宁哲的喝声让老陈浑身一抖,他慢半拍地将钥匙递给宁哲,而后双手紧攥着栅栏,低垂着头,弓着背,轻轻地发出了啜泣声。
“宁指挥,对不起……真的对不起……
“我以为杨烨只是把您困住几天,不会害您性命,所以才……我不知道他要对黄龙寨做出那种事,我没想到他会害死那么多人!”
老陈用力捶打自己的脑袋,一缕缕地揪下自己本就剩得不多的头发,“我鬼迷心窍!我猪狗不如!我怎么没想到呢……”
宁哲紧抿着唇,接过钥匙后才发现自己被锁链束缚着根本没法开锁,他正要开口唤醒沉浸在自责状态的老陈,忽然“嗒”的一声轻响,牢笼竟自己打开了,紧跟着缠绕在他手上的锁链也断裂开来,落在地上。

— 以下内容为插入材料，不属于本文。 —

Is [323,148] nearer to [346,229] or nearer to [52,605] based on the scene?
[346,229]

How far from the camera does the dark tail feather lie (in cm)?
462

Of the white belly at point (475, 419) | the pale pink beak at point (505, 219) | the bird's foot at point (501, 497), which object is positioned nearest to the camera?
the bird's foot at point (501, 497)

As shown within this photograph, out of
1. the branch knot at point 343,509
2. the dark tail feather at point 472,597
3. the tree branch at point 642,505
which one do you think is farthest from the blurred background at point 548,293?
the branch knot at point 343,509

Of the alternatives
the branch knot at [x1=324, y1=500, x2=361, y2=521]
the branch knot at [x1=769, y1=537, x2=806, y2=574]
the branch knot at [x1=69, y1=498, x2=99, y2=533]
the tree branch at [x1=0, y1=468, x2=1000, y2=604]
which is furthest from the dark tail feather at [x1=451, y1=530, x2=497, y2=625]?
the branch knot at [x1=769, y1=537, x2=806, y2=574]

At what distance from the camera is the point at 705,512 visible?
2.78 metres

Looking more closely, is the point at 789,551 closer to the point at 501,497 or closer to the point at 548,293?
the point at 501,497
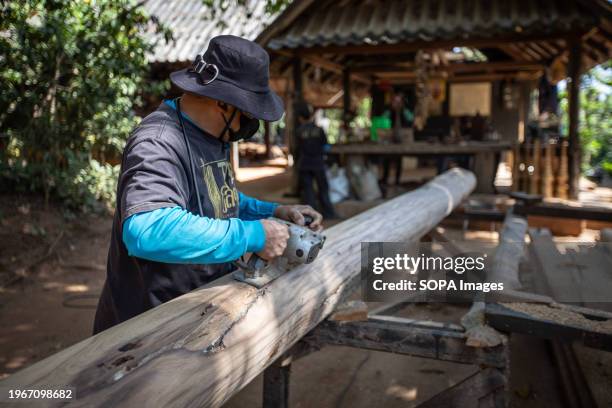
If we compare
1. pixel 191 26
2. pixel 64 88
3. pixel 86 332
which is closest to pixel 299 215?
pixel 86 332

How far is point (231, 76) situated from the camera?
1.76m

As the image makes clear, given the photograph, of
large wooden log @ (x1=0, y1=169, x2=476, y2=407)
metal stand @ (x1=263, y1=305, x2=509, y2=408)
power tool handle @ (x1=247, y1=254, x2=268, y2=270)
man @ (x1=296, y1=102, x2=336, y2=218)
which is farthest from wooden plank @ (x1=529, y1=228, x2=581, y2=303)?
man @ (x1=296, y1=102, x2=336, y2=218)

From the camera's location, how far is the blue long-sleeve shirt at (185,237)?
57.6 inches

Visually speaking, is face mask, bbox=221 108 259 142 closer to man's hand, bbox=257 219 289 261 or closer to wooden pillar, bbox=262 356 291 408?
man's hand, bbox=257 219 289 261

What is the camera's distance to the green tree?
6.14 m

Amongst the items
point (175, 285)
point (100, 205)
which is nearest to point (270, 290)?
point (175, 285)

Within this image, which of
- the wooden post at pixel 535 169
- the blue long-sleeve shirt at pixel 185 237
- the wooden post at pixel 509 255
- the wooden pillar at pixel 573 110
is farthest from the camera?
the wooden post at pixel 535 169

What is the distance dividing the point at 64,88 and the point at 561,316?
649cm

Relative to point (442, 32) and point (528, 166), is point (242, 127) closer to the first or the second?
point (442, 32)

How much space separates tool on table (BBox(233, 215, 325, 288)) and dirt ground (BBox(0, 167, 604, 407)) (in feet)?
4.77

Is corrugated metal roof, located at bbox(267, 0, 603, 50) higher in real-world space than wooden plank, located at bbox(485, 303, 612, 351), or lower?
higher

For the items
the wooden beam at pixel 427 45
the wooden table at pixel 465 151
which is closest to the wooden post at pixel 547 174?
the wooden table at pixel 465 151

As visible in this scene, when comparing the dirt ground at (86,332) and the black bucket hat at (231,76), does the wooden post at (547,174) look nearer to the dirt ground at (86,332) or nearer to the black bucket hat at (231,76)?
the dirt ground at (86,332)

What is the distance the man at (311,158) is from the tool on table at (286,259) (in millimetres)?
5619
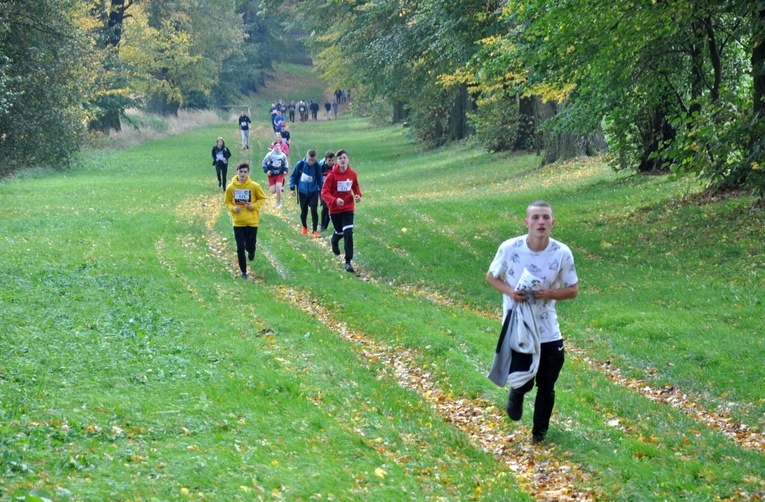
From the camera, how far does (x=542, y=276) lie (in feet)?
23.8

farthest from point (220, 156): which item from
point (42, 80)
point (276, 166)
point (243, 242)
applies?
point (243, 242)

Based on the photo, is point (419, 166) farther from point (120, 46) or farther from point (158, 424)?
point (158, 424)

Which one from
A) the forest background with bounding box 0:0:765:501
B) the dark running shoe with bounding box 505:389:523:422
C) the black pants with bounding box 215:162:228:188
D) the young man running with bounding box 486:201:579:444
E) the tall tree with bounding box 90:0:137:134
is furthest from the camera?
the tall tree with bounding box 90:0:137:134

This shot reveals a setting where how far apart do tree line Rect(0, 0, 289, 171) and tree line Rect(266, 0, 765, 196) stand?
9605mm

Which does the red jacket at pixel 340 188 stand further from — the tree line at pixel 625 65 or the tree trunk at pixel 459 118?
the tree trunk at pixel 459 118

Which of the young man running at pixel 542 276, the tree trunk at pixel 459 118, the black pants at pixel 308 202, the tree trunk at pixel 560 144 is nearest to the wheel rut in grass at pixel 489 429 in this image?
the young man running at pixel 542 276

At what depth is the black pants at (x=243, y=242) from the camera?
15.4 metres

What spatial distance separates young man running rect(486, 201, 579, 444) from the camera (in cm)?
715

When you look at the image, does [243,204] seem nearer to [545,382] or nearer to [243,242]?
[243,242]

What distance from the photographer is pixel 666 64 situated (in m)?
18.7

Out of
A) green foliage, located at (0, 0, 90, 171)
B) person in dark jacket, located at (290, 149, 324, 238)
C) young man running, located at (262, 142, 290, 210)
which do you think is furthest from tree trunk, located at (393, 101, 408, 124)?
person in dark jacket, located at (290, 149, 324, 238)

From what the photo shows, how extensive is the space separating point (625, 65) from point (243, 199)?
7693mm

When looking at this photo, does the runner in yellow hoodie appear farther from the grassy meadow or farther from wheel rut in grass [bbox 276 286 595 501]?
wheel rut in grass [bbox 276 286 595 501]

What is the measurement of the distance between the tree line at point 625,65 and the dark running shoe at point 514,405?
27.0 ft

【滴!检测到宿主已获得解锁道具“金钥匙”,系统自动触发开锁功能。】
“……”
“我帮你把锁打开啦,”886哄孩子似的,“出去吧。”
“……你是不是早就能这么干?和‘金钥匙’没关系,你一早就能开锁是不是?”宁哲质问。
886没应声,心虚地吹起口哨。
陕原这几天的局势变化全部在它的监控之下,给严清创造捕捉宁父宁母的机会是一回事,协助宁哲拿下陕原是另一回事,它可不会让宁哲输给严清,宁哲赶在这个时间点脱困,一切还是有机会的!

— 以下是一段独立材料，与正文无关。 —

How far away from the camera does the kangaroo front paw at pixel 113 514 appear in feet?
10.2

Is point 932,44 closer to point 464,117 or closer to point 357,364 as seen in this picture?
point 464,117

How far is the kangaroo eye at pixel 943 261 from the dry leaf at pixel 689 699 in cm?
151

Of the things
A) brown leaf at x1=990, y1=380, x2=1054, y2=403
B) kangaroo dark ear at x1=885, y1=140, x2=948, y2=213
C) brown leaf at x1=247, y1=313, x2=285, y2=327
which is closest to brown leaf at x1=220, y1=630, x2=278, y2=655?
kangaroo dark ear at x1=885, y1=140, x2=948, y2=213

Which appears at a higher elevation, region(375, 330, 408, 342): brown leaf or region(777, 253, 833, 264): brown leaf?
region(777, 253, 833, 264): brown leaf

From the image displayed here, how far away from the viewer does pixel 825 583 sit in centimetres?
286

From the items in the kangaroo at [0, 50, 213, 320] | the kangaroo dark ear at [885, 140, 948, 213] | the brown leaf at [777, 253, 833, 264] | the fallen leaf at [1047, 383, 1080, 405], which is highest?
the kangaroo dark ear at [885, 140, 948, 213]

宁哲简直要被它气死,若是886有实体,他非要让它死个十回八回!
宁哲冷声喝止老陈的抽噎,“现在后悔未免太迟了。”
“你想保住你和同伴的性命无可厚非,但为什么要选择这种方式?既然选择跟我合作,为什么不愿意再相信我一些?!你自以为这样不会伤害到我的性命,可被困这几天,我付出的代价,极有可能比我的性命更加重要!”

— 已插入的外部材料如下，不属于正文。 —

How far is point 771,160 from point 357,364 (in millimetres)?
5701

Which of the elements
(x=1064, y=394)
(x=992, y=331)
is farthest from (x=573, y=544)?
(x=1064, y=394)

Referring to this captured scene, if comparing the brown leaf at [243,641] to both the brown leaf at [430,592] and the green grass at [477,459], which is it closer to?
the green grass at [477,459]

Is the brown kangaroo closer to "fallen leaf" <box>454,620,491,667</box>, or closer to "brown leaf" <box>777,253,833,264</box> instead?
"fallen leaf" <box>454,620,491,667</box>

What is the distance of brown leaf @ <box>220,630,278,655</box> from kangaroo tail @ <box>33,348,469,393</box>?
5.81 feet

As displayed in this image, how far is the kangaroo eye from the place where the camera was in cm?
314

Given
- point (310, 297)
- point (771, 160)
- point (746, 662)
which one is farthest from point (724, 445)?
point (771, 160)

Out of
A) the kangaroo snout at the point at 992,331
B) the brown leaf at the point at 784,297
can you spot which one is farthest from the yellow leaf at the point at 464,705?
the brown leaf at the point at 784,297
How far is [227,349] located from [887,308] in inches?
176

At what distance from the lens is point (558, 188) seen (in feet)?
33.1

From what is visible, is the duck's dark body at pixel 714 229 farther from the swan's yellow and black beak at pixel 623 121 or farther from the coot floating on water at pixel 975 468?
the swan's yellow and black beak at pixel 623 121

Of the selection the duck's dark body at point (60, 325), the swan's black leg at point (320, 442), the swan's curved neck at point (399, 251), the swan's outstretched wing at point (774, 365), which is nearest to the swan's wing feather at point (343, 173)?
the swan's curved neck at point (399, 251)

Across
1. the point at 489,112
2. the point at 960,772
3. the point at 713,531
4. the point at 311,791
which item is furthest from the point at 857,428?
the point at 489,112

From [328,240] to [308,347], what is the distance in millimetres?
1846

三天已经过去,宁哲到现在都无法得知李泊敖等人的情况,倘若他们真的出事,他简直万死难辞其咎。
宁哲心急如焚,也没有心情与老陈多掰扯,从笼中出来,撞开老陈便走。
“……宁指挥!”
老陈在他身后叫道,“外面到处都是火,您跟我走吧,我送您出去!”
宁哲停下脚步,这才察觉不对,先是大火引开了一名守卫,再是老陈突然出现救他,未免过于巧合,而且老陈不是和其他人一起被关在狱里吗?
“你做了什么?”宁哲问。
老陈摆摆手,抹了把脸,轻描淡写,“没什么。我们一行人合力从监狱逃出来,然后……放火烧了玫瑰工厂。”
他走到宁哲身前领路,宁哲如今却不怎么相信他,从空间取出把枪,保持高度戒备。
刚踏出库房,高温便扑面而来,滔天火光几乎将黑夜燃成白昼,地上的积雪融化,露出黑褐色的土地。大火吞噬了工厂中的所有建筑,粮仓、武器库……包括宁哲住过的民宿与那片玫瑰花田。
宁哲望着这火海地狱一般的景象,愣了愣神。